In effect, Chinese-origin goods re-exported through hubs such as Vietnam, Malaysia, or Mexico could face prohibitive tariffs, possibly exceeding their declared value, severely straining global supply chains.
Under an executive order issued in August, imports deemed to have been “transshipped” will attract a punitive 40% tariff, along with penalties and applicable country-of-origin duties, if flagged by US Customs and Border Protection.
However, the lack of clarity around what qualifies as transshipment poses significant risks for Asean economies, the Moody’s Ratings report said.
“If the US maintains a narrow interpretation—targeting only goods imported from China, minimally processed or relabeled and re-exported to the US—the economic impact on regional economies may be limited,” it said.
“However, a broader and more punitive interpretation—where goods with any significant Chinese input are also deemed in violation—could prove economically damaging for the Asia-Pacific (APAC) supply chain,” it added.
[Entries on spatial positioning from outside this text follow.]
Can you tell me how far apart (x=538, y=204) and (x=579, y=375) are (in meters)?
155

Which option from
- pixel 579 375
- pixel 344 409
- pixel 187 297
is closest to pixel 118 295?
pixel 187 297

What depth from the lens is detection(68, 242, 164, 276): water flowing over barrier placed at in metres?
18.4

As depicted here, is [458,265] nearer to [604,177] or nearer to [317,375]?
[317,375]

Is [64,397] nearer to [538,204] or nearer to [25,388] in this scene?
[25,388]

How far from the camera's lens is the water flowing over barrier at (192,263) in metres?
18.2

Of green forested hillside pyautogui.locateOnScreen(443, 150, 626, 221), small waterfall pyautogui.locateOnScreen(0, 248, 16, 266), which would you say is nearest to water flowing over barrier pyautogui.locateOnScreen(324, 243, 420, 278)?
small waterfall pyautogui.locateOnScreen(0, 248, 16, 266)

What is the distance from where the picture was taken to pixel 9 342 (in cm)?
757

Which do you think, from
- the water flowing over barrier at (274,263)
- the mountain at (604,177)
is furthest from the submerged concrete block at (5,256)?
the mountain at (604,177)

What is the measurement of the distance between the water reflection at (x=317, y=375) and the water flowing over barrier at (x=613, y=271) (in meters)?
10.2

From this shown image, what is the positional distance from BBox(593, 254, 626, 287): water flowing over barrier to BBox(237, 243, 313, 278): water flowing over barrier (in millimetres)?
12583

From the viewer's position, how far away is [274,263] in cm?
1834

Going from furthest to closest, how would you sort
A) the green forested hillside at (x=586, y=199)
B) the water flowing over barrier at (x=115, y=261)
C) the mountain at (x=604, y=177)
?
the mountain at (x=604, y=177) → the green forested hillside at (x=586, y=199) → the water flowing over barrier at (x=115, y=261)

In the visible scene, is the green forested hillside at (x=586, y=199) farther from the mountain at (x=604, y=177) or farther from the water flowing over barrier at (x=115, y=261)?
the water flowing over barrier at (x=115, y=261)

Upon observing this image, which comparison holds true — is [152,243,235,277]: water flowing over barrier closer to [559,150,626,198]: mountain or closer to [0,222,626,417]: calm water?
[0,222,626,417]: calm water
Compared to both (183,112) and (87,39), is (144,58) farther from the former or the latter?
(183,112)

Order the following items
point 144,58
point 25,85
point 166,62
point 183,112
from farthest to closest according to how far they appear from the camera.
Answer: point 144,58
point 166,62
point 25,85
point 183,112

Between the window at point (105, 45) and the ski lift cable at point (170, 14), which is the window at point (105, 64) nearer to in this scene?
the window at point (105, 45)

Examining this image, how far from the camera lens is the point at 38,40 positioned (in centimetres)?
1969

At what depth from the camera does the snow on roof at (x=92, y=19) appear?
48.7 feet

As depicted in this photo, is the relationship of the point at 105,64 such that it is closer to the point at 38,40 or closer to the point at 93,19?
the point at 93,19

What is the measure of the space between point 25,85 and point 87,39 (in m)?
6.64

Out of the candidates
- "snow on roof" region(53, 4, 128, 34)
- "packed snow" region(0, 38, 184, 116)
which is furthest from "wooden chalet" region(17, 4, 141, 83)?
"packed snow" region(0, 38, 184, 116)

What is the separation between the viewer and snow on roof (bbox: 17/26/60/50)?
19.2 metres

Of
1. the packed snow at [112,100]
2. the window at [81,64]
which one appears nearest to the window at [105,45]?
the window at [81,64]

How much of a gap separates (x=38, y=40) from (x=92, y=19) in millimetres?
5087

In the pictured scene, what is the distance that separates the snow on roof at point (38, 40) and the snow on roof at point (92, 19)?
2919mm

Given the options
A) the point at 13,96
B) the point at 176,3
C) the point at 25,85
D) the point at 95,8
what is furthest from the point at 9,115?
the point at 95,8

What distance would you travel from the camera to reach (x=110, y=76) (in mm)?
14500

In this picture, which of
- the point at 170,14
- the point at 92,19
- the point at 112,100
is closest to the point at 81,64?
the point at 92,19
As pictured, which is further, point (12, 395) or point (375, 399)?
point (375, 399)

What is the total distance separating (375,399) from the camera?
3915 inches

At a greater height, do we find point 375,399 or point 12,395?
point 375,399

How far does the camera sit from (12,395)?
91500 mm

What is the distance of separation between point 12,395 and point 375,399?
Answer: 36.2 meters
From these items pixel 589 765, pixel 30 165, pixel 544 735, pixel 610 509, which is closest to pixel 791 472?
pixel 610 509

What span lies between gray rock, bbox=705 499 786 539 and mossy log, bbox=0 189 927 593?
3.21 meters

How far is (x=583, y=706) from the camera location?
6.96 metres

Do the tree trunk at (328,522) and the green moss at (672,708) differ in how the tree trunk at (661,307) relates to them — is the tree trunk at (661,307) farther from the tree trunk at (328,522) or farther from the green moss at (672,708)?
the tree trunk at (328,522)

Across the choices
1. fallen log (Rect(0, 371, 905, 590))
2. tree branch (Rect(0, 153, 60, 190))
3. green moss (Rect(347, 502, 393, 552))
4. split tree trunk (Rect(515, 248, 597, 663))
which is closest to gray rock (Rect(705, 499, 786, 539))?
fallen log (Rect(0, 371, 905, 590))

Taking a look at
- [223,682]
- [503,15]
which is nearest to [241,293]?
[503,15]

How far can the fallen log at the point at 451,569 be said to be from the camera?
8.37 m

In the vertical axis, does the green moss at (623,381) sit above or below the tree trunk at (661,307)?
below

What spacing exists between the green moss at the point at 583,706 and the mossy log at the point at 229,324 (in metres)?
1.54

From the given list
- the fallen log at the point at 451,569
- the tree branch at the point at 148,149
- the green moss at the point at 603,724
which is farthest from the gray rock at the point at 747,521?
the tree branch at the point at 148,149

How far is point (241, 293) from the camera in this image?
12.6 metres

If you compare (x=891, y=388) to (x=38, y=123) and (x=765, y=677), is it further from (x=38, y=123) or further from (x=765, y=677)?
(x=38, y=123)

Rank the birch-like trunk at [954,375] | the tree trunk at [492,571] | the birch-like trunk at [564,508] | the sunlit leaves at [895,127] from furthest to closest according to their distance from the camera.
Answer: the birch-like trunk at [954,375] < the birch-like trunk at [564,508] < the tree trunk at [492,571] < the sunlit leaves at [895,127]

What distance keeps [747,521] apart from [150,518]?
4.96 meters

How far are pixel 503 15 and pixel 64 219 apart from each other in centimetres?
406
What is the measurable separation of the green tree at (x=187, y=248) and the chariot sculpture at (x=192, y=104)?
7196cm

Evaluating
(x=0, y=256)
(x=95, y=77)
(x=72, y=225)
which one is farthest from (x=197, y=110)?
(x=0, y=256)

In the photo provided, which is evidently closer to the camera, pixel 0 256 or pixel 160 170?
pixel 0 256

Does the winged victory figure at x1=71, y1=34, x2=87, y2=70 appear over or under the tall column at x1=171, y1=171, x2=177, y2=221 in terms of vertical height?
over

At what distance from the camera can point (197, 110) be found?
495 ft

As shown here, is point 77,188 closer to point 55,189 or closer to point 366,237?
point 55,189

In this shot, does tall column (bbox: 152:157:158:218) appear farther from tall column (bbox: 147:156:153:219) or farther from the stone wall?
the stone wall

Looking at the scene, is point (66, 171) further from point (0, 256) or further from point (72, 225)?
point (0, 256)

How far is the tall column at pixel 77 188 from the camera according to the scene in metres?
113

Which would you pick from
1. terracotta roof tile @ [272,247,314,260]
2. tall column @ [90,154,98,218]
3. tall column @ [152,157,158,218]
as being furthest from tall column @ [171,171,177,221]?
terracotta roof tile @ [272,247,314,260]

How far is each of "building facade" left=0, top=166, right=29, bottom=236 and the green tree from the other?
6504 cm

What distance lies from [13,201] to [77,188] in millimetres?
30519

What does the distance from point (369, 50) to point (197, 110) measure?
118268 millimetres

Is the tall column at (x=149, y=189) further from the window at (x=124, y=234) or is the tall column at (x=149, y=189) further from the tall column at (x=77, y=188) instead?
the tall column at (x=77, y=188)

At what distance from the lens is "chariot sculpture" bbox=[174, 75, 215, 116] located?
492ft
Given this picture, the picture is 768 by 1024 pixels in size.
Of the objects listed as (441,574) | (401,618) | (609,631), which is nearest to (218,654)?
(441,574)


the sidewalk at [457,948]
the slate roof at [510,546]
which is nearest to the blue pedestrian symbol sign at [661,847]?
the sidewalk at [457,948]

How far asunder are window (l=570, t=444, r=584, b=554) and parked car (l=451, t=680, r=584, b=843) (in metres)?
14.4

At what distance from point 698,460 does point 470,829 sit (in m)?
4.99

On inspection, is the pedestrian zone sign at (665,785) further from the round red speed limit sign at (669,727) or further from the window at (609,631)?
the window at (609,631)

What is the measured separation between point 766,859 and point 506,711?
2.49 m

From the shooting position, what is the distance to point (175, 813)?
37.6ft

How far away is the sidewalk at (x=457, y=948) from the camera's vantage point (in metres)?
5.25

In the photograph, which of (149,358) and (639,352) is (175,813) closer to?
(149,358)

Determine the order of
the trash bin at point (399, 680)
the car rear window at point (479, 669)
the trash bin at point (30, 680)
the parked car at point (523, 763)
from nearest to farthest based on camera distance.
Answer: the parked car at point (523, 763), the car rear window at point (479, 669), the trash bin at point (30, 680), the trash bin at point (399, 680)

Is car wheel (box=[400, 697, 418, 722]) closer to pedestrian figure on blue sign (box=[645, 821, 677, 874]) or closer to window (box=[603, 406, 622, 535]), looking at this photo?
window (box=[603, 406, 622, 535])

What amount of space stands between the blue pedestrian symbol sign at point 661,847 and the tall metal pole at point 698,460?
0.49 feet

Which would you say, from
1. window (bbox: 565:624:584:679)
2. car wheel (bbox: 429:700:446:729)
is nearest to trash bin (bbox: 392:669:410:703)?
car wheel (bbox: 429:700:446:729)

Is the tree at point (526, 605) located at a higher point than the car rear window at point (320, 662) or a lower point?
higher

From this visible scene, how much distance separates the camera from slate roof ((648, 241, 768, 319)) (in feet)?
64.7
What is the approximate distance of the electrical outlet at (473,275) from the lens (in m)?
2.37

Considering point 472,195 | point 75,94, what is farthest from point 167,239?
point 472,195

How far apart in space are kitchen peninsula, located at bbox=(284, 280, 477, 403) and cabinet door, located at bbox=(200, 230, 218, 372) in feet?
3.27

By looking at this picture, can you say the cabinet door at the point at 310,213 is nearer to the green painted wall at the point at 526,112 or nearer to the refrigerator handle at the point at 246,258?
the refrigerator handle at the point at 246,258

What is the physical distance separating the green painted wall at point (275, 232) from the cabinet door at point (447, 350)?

The report said that determining the origin of goods is already complex, and the US’s ambiguous criteria could further complicate supply chains that depend on Chinese components.
Exporters may now need to demonstrate “substantial transformation” in production to avoid penalties—a process that demands greater documentation and due diligence, it said.
“The transshipment tariff will likely create major compliance issues for ASEAN's private sector,” Moody’s said, adding that exporters would face higher costs from stricter certification and verification requirements.
Moody’s estimated that transshipped goods accounted for around 13% of Asean’s total exports to the US in 2024, with Vietnam, Malaysia, and Thailand emerging as key “connector economies.”
If these goods had been shipped directly from China, they would represent roughly 9% of China’s total exports to the US, suggesting that much of the apparent diversification away from China may in fact reflect trade rerouting, it said.
Vietnam, Malaysia, and Thailand are particularly vulnerable because of their high integration with Chinese supply chains, and relatively low domestic value-added in exports.
By contrast, India and Singapore, with higher value-added shares, are better positioned to withstand scrutiny, it added.
Moody’s noted that the sectors most exposed to transshipment scrutiny by the US are machinery, electrical equipment, and optical products.
These sectors are also those with the lowest domestic value-added, heightening the risk of punitive US tariffs and reputational damage.
“In price-sensitive industries such as consumer opticals, motor vehicles, and textiles, the ability to pass on higher costs is limited, leading to margin compression and demand volatility,” the report added.
Despite the heightened uncertainty, Moody’s said Asean’s manufacturing competitiveness remains largely intact. Lower labour costs compared to China, coupled with a widening tariff differential between the US rates on China and those on most Asean economies, continue to make the region attractive for investment.
“While these developments add pressure to supply chain diversification efforts, we expect the China+1 strategy to remain largely intact,” Moody’s Ratings said.
Governments across the region have begun tightening export verification regimes in response. Singapore has imposed stricter disclosure rules and monitoring of shell companies, while Malaysia, Thailand, and Vietnam have stepped up scrutiny of high-risk export categories and certificates of origin.
In the near term, Moody’s expects the Asean region’s dense manufacturing ecosystem centered around China to remain resilient.
But in the medium term, Asean’s ability to shift toward higher value-added production and reduce dependence on Chinese inputs “will hinge on strategic sectoral shifts and accelerated regional integration efforts,” it added.